Created on: March 06, 2013
“One Day at a Time” made television stars of its central cast, whether it was Bonnie Franklin as the divorced mom or her two lively daughters, played by Valerie Bertinelli and Mackenzie Phillips. They left a legacy with their CBS sitcom, which ran from 1975 to 1984, and upon hearing of the death of Bonnie Franklin on March 1, 2013, there is a sadness for anyone who saw the show.
Franklin was 69 when she died at her California home of pancreatic cancer, a diagnosis that had been announced by her family in September 2012, according to the “Washington Post.” Franklin was born in California and began tap-dancing her way into show business at the tender age of 9.
Franklin’s early years
Bonnie Gail Franklin was born in 1944 in Santa Monica, California, to immigrant parents (her mother from Romania, her father from Russia). Her family moved to Beverly Hills when she was a teen, and she graduated from Beverly Hills High. She attended Smith College and then returned to California, where she went to UCLA.
In 1956, she landed a part in “The Wrong Man,” directed by Alfred Hitchcock and starring Henry Fonda. Later she went on to appear in television shows as varied as “Gidget,” “The Man from U.N.C.L.E.” and “The Munsters.”
However, it was in the theater that she made her really big first impression. Franklin played a background gypsy dancer in “Applause,” the Broadway musical that starred Lauren Bacall. Adapted from the 1950s film, “All About Eve,” the musical ran for two years on Broadway and claimed a Tony for Best Musical. Bonnie Franklin was nominated for a Tony as well.

#### [EXPLORE THE MATERIAL]
**1)** In the Bonnie Franklin article, switch "tap-dancing" to "singing" throughout the part that opens with the words "Franklin was 69" and closes with "tender age of 9.".
**2)** Answer these questions about the Bonnie Franklin article:
(a) In what year did the CBS sitcom "One Day at a Time" end its run?
(b) In which Broadway musical did Franklin play a background gypsy dancer?
(c) Which college did Franklin attend before returning to California for UCLA?
**3)** Write the next part of the Bonnie Franklin article, picking up from its final sentence.
The lines after this point are separate material and not part of the Bonnie Franklin article.

#### [RECORDED INFORMATION]

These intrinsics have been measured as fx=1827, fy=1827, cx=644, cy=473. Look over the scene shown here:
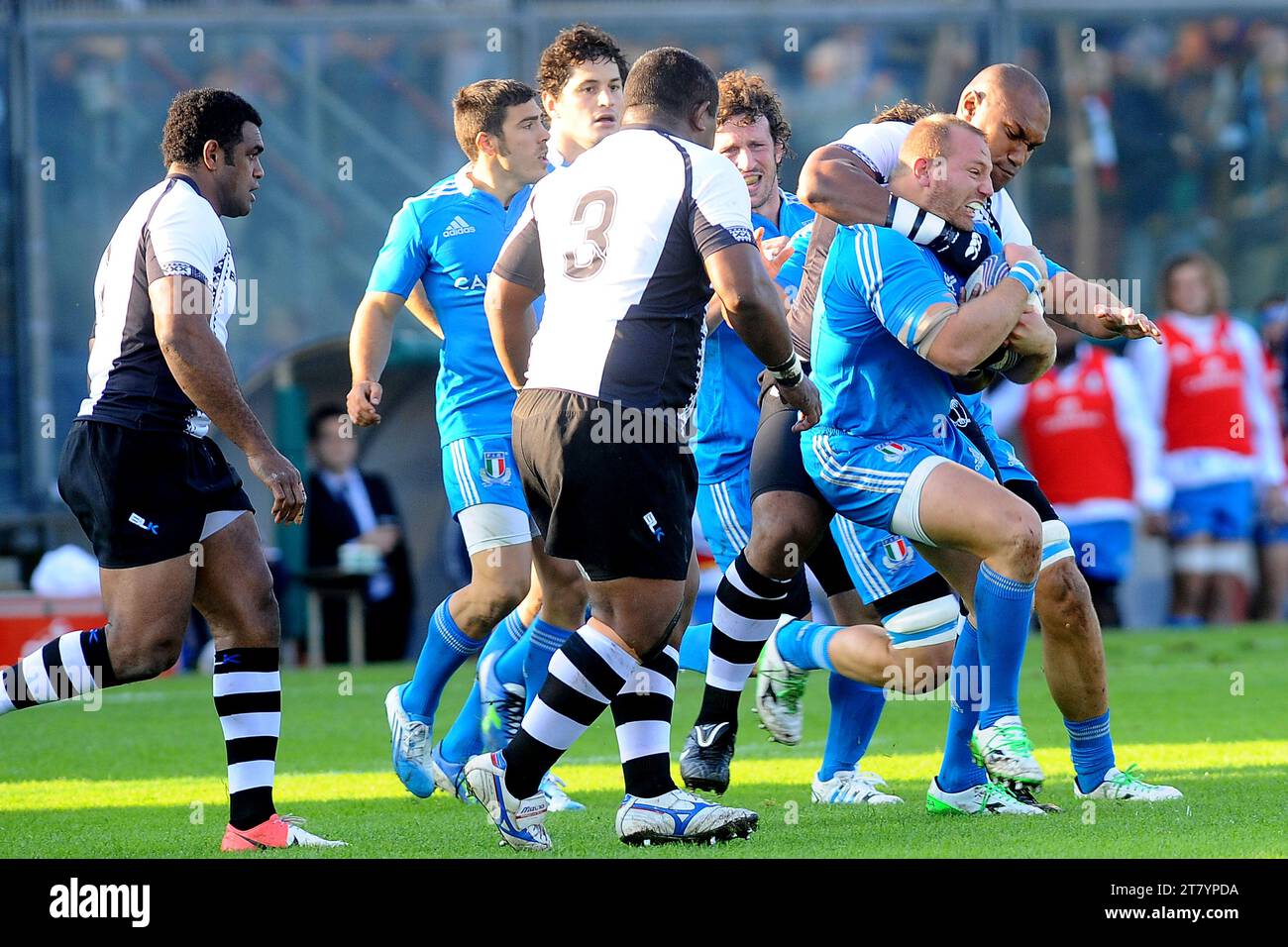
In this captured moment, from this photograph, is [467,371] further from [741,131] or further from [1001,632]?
[1001,632]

#### [WRITTEN RESPONSES]
**1)**
Franklin was 69 when she died at her California home of pancreatic cancer, a diagnosis that had been announced by her family in September 2012, according to the “Washington Post.” Franklin was born in California and began singing her way into show business at the tender age of 9.

**2)**
(a) 1984
(b) "Applause"
(c) Smith College

**3)**
Franklin won attention in the musical for singing the lead song, and Theater Critic Walter Kerr described her thus: “Shaggily red-headed, with a smile like the one they sometimes paint on lollipops, slapping her chaps and tossing her neckerchief to the apparently high winds, she needs only to be turned loose to take over.”
“One Day at a Time”
Despite her theater career (to which she would return after her success on television), it was her role as divorced, working mother Ann Romano in the Norman Lear production that brought her to the attention of the nation.
According to the “Washington Post,” the television show “resonated with audiences at a time when divorce rates were climbing and the stigma of divorce was diminishing. The show was a comedy, but it also touched on the emotion and economic toll of divorce in an era when women were beginning to have greater career opportunities.” Without even trying, Franklin was able to embody what the average American woman would face: a job, two active teenage daughters and no pat answers for the troubles of life that would come her way.
Still, her perky spirit was infectious. Bonnie Franklin was able to somehow convey that despite the challenges, she (and other women, by default) could make it through the rough patches and come out on the other side.